Problem details — Write out the whole listing, matching it exactly.

Entries —

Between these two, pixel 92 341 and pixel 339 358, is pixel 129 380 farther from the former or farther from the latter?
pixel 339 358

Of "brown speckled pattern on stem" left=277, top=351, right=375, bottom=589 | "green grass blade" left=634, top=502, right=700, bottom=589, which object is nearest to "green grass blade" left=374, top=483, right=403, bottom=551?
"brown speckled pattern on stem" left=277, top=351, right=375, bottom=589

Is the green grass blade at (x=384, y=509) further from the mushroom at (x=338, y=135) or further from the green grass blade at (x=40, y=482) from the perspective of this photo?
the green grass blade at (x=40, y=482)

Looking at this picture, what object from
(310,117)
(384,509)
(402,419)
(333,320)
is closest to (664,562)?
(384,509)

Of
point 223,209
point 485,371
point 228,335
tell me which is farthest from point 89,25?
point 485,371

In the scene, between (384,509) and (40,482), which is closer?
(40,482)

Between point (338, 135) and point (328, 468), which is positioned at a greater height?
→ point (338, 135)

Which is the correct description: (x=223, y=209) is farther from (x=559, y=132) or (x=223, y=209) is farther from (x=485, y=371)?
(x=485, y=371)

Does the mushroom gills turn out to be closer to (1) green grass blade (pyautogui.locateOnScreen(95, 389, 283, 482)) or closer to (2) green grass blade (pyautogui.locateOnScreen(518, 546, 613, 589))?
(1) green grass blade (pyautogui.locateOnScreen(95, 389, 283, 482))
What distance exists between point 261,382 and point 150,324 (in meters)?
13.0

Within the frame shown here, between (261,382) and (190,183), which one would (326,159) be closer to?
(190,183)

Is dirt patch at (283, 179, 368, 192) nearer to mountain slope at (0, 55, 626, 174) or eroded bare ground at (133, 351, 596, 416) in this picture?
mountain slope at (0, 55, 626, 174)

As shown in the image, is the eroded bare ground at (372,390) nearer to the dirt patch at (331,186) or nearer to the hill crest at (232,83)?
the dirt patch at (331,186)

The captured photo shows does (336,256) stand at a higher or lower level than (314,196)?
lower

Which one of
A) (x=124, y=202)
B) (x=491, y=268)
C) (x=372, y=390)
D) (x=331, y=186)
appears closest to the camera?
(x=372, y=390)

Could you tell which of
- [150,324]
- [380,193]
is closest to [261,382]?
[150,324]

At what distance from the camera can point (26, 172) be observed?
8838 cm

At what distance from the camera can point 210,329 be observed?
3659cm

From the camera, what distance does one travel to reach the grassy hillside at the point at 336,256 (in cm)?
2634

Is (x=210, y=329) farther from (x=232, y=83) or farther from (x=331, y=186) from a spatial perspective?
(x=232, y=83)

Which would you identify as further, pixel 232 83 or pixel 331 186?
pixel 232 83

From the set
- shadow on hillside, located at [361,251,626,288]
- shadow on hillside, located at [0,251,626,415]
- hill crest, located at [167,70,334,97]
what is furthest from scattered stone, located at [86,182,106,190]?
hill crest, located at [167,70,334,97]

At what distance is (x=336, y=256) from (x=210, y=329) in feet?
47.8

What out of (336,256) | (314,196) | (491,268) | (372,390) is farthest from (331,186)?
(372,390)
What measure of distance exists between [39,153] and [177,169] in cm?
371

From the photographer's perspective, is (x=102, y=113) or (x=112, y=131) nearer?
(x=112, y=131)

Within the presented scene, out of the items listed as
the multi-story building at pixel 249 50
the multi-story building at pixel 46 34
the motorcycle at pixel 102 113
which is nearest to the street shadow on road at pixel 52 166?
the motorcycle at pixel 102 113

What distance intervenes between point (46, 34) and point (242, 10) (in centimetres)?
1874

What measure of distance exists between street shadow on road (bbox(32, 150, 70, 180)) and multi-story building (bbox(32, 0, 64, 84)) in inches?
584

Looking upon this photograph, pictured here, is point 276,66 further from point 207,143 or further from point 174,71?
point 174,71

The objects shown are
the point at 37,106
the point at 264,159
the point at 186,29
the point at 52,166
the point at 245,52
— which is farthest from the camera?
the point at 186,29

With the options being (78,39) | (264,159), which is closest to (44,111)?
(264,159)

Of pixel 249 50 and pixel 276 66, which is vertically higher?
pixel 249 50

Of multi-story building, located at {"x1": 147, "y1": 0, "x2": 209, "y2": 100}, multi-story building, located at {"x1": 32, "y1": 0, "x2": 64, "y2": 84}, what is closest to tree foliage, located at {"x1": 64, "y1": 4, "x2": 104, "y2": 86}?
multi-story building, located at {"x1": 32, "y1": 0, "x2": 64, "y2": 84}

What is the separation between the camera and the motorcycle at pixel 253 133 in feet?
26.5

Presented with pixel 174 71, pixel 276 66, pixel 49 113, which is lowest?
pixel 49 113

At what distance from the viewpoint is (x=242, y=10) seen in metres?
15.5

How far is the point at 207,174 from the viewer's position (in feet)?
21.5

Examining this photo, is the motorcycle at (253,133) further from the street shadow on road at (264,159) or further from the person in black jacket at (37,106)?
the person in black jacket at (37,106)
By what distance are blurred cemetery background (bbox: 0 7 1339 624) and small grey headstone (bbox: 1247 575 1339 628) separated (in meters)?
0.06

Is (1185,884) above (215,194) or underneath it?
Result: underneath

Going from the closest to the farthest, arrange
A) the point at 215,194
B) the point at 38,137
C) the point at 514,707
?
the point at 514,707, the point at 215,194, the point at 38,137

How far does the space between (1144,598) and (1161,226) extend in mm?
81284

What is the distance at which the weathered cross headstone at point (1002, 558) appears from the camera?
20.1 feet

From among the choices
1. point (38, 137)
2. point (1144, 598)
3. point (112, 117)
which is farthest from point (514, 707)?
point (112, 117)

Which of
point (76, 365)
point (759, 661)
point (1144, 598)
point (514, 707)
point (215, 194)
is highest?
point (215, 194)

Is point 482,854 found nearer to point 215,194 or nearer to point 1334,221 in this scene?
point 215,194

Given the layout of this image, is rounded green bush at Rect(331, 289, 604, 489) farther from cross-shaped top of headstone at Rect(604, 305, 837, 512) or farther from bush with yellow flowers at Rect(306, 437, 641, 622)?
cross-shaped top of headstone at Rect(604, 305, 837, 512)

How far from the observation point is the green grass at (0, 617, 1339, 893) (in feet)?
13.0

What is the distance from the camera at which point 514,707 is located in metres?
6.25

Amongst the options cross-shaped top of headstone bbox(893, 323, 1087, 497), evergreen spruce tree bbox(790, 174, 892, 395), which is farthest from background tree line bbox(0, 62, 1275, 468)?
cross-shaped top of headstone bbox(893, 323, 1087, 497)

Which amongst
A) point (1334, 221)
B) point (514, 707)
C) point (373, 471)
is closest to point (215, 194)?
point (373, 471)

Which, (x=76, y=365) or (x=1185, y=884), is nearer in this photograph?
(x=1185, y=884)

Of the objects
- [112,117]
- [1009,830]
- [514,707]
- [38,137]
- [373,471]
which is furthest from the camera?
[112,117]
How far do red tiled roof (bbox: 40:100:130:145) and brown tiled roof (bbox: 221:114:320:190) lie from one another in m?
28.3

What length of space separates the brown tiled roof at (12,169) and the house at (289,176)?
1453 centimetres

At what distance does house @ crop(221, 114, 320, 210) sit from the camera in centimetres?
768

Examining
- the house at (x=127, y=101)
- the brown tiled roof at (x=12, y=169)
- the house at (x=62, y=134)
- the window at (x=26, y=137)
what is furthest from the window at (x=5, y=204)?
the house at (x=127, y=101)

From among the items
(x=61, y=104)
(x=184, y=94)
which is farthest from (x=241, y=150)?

Answer —
Between these two, pixel 92 341 and pixel 339 358, is pixel 129 380 farther from the former or farther from the latter?
pixel 339 358

Of "brown speckled pattern on stem" left=277, top=351, right=375, bottom=589 | "green grass blade" left=634, top=502, right=700, bottom=589, which object is nearest to "green grass blade" left=374, top=483, right=403, bottom=551?
"brown speckled pattern on stem" left=277, top=351, right=375, bottom=589

Is the green grass blade at (x=384, y=509) further from the mushroom at (x=338, y=135) or further from the green grass blade at (x=40, y=482) from the perspective of this photo?
the green grass blade at (x=40, y=482)

Looking at this picture, what object from
(310,117)
(384,509)
(402,419)
(333,320)
is closest to (664,562)?
(384,509)

Of
point 223,209
point 485,371
point 228,335
tell me which is farthest from point 89,25?
point 485,371

In the scene, between (384,509) and (40,482), which is closer?
(40,482)

Between point (338, 135) and point (328, 468), which is positioned at a greater height?
→ point (338, 135)

Which is the correct description: (x=223, y=209) is farther from (x=559, y=132) or (x=223, y=209) is farther from (x=485, y=371)?
(x=485, y=371)

Does the mushroom gills turn out to be closer to (1) green grass blade (pyautogui.locateOnScreen(95, 389, 283, 482)) or closer to (2) green grass blade (pyautogui.locateOnScreen(518, 546, 613, 589))?
(1) green grass blade (pyautogui.locateOnScreen(95, 389, 283, 482))
What distance exists between point 261,382 and point 150,324 (in meters)?
13.0

Within the frame shown here, between (261,382) and (190,183), which one would (326,159) be closer to?
(190,183)

Is dirt patch at (283, 179, 368, 192) nearer to mountain slope at (0, 55, 626, 174) or eroded bare ground at (133, 351, 596, 416) in this picture?
mountain slope at (0, 55, 626, 174)

As shown in the image, is the eroded bare ground at (372,390) nearer to the dirt patch at (331,186) or nearer to the hill crest at (232,83)?
the dirt patch at (331,186)

The captured photo shows does (336,256) stand at a higher or lower level than (314,196)?
lower

Which one of
A) (x=124, y=202)
B) (x=491, y=268)
C) (x=372, y=390)
D) (x=331, y=186)
appears closest to the camera?
(x=372, y=390)

Could you tell which of
- [150,324]
- [380,193]
is closest to [261,382]?
[150,324]

At what distance from the camera can point (26, 172) be observed?
8838 cm

At what distance from the camera can point 210,329 be observed?
3659cm

From the camera, what distance does one travel to reach the grassy hillside at the point at 336,256 (in cm)?
2634

Is (x=210, y=329) farther from (x=232, y=83) or farther from (x=331, y=186) from a spatial perspective?
(x=232, y=83)

Which would you identify as further, pixel 232 83 or pixel 331 186?
pixel 232 83

From the set
- shadow on hillside, located at [361,251,626,288]
- shadow on hillside, located at [0,251,626,415]
- hill crest, located at [167,70,334,97]
what is furthest from scattered stone, located at [86,182,106,190]?
hill crest, located at [167,70,334,97]

At what distance is (x=336, y=256) from (x=210, y=329) in feet?
47.8

What out of (336,256) | (314,196) | (491,268) | (372,390) is farthest from (331,186)?
(372,390)
What measure of distance exists between [39,153] and [177,169] in cm?
371

From the photographer's perspective, is (x=102, y=113) or (x=112, y=131) nearer?
(x=112, y=131)

Within the presented scene, out of the items listed as
the multi-story building at pixel 249 50
the multi-story building at pixel 46 34
the motorcycle at pixel 102 113
which is nearest to the street shadow on road at pixel 52 166?
the motorcycle at pixel 102 113

What distance intervenes between point (46, 34) and point (242, 10) (in centimetres)?
1874

What measure of distance exists between street shadow on road (bbox(32, 150, 70, 180)) and multi-story building (bbox(32, 0, 64, 84)) in inches?
584

Looking upon this photograph, pictured here, is point 276,66 further from point 207,143 or further from point 174,71?
point 174,71

The objects shown are
the point at 37,106
the point at 264,159
the point at 186,29
the point at 52,166
the point at 245,52
— which is farthest from the camera?
the point at 186,29

With the options being (78,39) | (264,159), which is closest to (44,111)?
(264,159)

Of pixel 249 50 and pixel 276 66, which is vertically higher?
pixel 249 50

Of multi-story building, located at {"x1": 147, "y1": 0, "x2": 209, "y2": 100}, multi-story building, located at {"x1": 32, "y1": 0, "x2": 64, "y2": 84}, what is closest to tree foliage, located at {"x1": 64, "y1": 4, "x2": 104, "y2": 86}?
multi-story building, located at {"x1": 32, "y1": 0, "x2": 64, "y2": 84}

What is the separation between the camera and the motorcycle at pixel 253 133 in feet?
26.5

Presented with pixel 174 71, pixel 276 66, pixel 49 113, which is lowest?
pixel 49 113

At what distance from the viewpoint is (x=242, y=10) seen in metres?
15.5

How far is the point at 207,174 from the viewer's position (in feet)?
21.5

Examining this photo, is the motorcycle at (253,133) further from the street shadow on road at (264,159) or further from the person in black jacket at (37,106)?
the person in black jacket at (37,106)
By what distance are blurred cemetery background (bbox: 0 7 1339 624) and small grey headstone (bbox: 1247 575 1339 628) separated (in meters)?
0.06

Is (1185,884) above (215,194) or underneath it?
Result: underneath

Going from the closest to the farthest, arrange
A) the point at 215,194
B) the point at 38,137
C) the point at 514,707
?
the point at 514,707, the point at 215,194, the point at 38,137

How far does the space between (1144,598) and (1161,226) extend in mm?
81284

What is the distance at which the weathered cross headstone at point (1002, 558) appears from the camera?
20.1 feet

From among the choices
1. point (38, 137)
2. point (1144, 598)
3. point (112, 117)
which is farthest from point (514, 707)?
point (112, 117)

Which of
point (76, 365)
point (759, 661)
point (1144, 598)
point (514, 707)
point (215, 194)
is highest?
point (215, 194)

Is point 482,854 found nearer to point 215,194 or nearer to point 1334,221 in this scene?
point 215,194

Given the layout of this image, is rounded green bush at Rect(331, 289, 604, 489) farther from cross-shaped top of headstone at Rect(604, 305, 837, 512) or farther from bush with yellow flowers at Rect(306, 437, 641, 622)?
cross-shaped top of headstone at Rect(604, 305, 837, 512)

How far from the observation point is the green grass at (0, 617, 1339, 893) (in feet)?
13.0

What is the distance from the camera at which point 514,707 is located in metres?
6.25

Amongst the options cross-shaped top of headstone bbox(893, 323, 1087, 497), evergreen spruce tree bbox(790, 174, 892, 395), which is farthest from background tree line bbox(0, 62, 1275, 468)?
cross-shaped top of headstone bbox(893, 323, 1087, 497)

Which amongst
A) point (1334, 221)
B) point (514, 707)
C) point (373, 471)
is closest to point (215, 194)?
point (373, 471)

Which, (x=76, y=365) or (x=1185, y=884), is nearer in this photograph?
(x=1185, y=884)

Of the objects
- [112,117]
- [1009,830]
- [514,707]
- [38,137]
- [373,471]
which is furthest from the camera?
[112,117]
How far do red tiled roof (bbox: 40:100:130:145) and brown tiled roof (bbox: 221:114:320:190) lie from one another in m?
28.3

What length of space separates the brown tiled roof at (12,169) and the house at (289,176)?
1453 centimetres

At what distance does house @ crop(221, 114, 320, 210) sit from the camera in centimetres?
768

Examining
- the house at (x=127, y=101)
- the brown tiled roof at (x=12, y=169)
- the house at (x=62, y=134)
- the window at (x=26, y=137)
what is furthest from the window at (x=5, y=204)?
the house at (x=127, y=101)

From among the items
(x=61, y=104)
(x=184, y=94)
which is farthest from (x=241, y=150)?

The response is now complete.